I have a bash build script that I (well, Jenkins, but that's immaterial, this is a bash question) executes like this:
sudo -u buildmaster bash <<'END'
# do all sorts of crazy stuff here including using variables, like:
ARGS=something
ARGS="$ARGS or other"
# and so forth
END
Now I'd like to pass in a variable (Jenkins parameterized build), say PLATFORM. The trouble is that if I refer to $PLATFORM in my heredoc, it is undefined (I used 'END' to avoid variable substitution). If I turn the 'END' into END, my scripts becomes really unreadable with all the escapes I need to use.
So the question is, is there some (easy, readable) way of passing in two heredocs, one with quotes, and one without, into the same bash invocation?
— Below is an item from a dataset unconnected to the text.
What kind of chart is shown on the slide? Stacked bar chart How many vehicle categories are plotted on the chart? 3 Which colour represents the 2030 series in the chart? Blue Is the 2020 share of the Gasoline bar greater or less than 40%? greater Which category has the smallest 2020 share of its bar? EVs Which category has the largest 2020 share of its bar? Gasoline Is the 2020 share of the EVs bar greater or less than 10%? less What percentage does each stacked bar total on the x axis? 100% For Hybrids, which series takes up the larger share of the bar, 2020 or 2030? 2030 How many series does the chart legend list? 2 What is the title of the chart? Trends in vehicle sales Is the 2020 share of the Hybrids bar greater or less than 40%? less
I was looking for something like this
sudo -u buildmaster bash <<PREFIX <<'END'
PLATFORM=$PLATFORM
PREFIX
# previous heredoc goes here
END
in the hope that it would simply concatenate, but I can't get the two heredocs to work (I guess bash is not Perl)
My fallback plan is to create temp files, but I was hoping there's a trick I don't know and that somebody could teach me :-)
In this case you could consider using bash with its -s argument:
sudo -u buildmaster bash -s -- "$PARAMETER" <<'END'
# do all sorts of crazy stuff here including using variables, like:
ARGS=something
ARGS="$ARGS or other"
# and so forth
PARAMETER=$1
END
(note that you have a syntax error, your closing END is quoted and shouldn't be).
There's another possibility (so that you have lots of options—and this one might be the simplest, if it applies) is to have your variables exported, and use the -E switch to sudo that exports the environment, e.g.,
export PARAMETER
sudo -E -u buildmaster bash <<'EOF'
# do all sorts of crazy stuff here including using variables, like:
ARGS=something
ARGS="$ARGS or other"
# and so forth
# you can use PARAMETER here, it's fine!
EOF
Along these lines, if you don't want to export everything, you may use env as follows:
sudo -u buildmaster env PARAMETER="$PARAMETER" bash <<'EOF'
# do all sorts of crazy stuff here including using variables, like:
ARGS=something
ARGS="$ARGS or other"
# and so forth
# you can use PARAMETER here, it's fine!